There were the editors who first risked prison and fines to publish bits of Ulysses in their journal, Margaret Anderson and Jane Heap. There was the bookseller Sylvia Beach who produced the first full edition of the novel. And according to Salon, when a New York City bookstore needed middlemen to receive copies smuggled in from Paris, all the volunteers were women.
The irony in all this was perfect. The laws that banned the novel in England and the U.S. were meant to protect the delicate sensibilities of female readers.
Trial and appeal
Due to the efforts of Bennett Cerf and his upstart publishing company, Random House, and civil rights attorney Morris Ernst, the book got a serious hearing a decade later. One of the issues was the definition of obscenity. All involved agreed this book was not pornography. The understanding at the time was that obscenity only required that women and children could be tainted by exposure to the raciest passages in the book.
This case, United States v.
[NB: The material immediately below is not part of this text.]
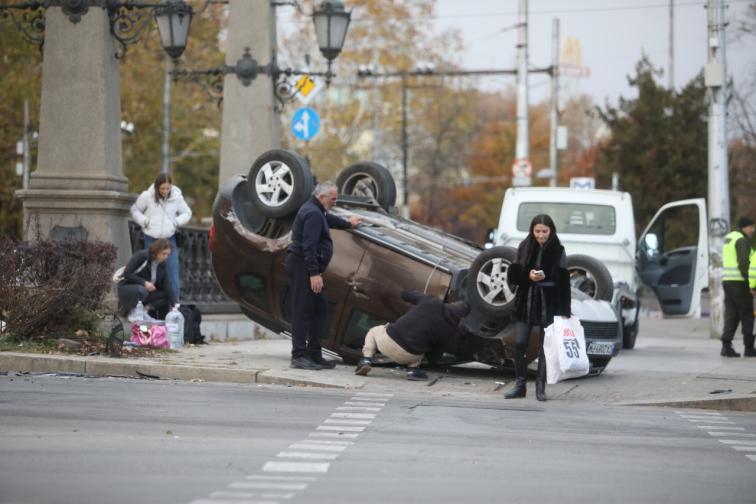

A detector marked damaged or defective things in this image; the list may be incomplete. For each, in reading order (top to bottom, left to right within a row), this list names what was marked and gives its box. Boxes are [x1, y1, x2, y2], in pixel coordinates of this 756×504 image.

overturned brown car [211, 149, 620, 370]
One Book Called Ulysses, overturned that definition of obscenity forever. The trial judge found that the novel turned filth into art. In fact, that was the point of it. Joyce wanted the right to freedom of speech to encompass not the right to preach political revolution but to speak with total honesty about the everyday intimate experience.
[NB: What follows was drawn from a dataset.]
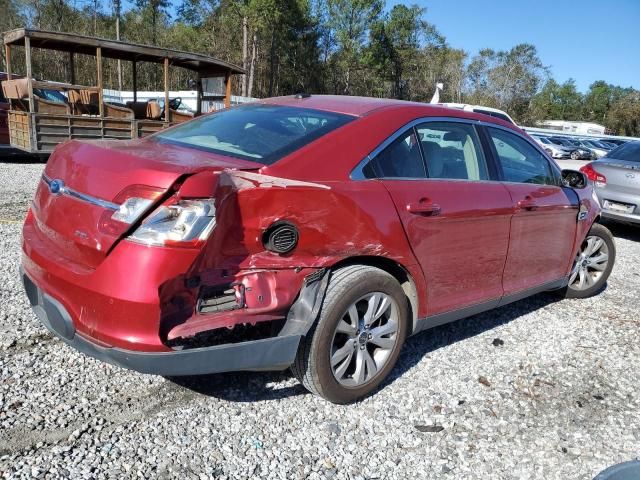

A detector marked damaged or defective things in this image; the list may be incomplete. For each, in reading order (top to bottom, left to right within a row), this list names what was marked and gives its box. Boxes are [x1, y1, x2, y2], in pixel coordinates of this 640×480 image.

broken taillight [580, 164, 604, 188]
damaged red sedan [23, 95, 616, 404]
bent bumper [24, 272, 302, 376]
The decision by the United States District Court for the Southern District of New York was about freedom of expression, the question being was this book obscene. Judge John Woolsey said it was not. This opened the door to importing of works of literature using coarse language and involving sexual subjects. The decision was upheld by the United States Court of Appeals for the Second Circuit. They confirmed that offensive language in a literary work is not obscene where it does not promote lust.
The U.S. Attorney appealed Judge Woolsey's decision to the Court of Appeals where it was affirmed by a two-to-one vote. The majority was comprised of Judges Learned Hand and Augustus Hand, with Chief Judge Martin Manton dissenting.
The Judges Hand
The Judges Hand felt the case was receiving undue attention and agreed their opinion should contain no quotable lines. The decision was drafted by Augustus Hand because his cousin, Learned Hand, was believed to have far more memorable writing skills.
The Court discussed a number of other works, from classic literature to the sciences, and even sex instruction, where each could be said to contain passages that were obscene, but where the books were not banned because they did not promote lust. The majority disagreed with precedents where courts were allowed to decide the question of obscenity on the basis of isolated passages. This Court held the proper test is the dominant effect of the particular book
The majority opinion concluded with the historical perspective of the harms of overzealous censorship. Taken together the trial and appellate decisions establish that a court applying obscenity standards should consider the work as a whole; the work's effect on an average person; and contemporary community standards.
Lasting significance
The significance of this case far exceeds its immediate and eventual precedential effect. The Circuit Court's decision set the precedent but the trial court opinion is said to be the most widely distributed judicial opinion in history. It is included in all Random House printings of the novel.
The opinion of the Court has long been recognized as a perceptive analysis of Joyce's work.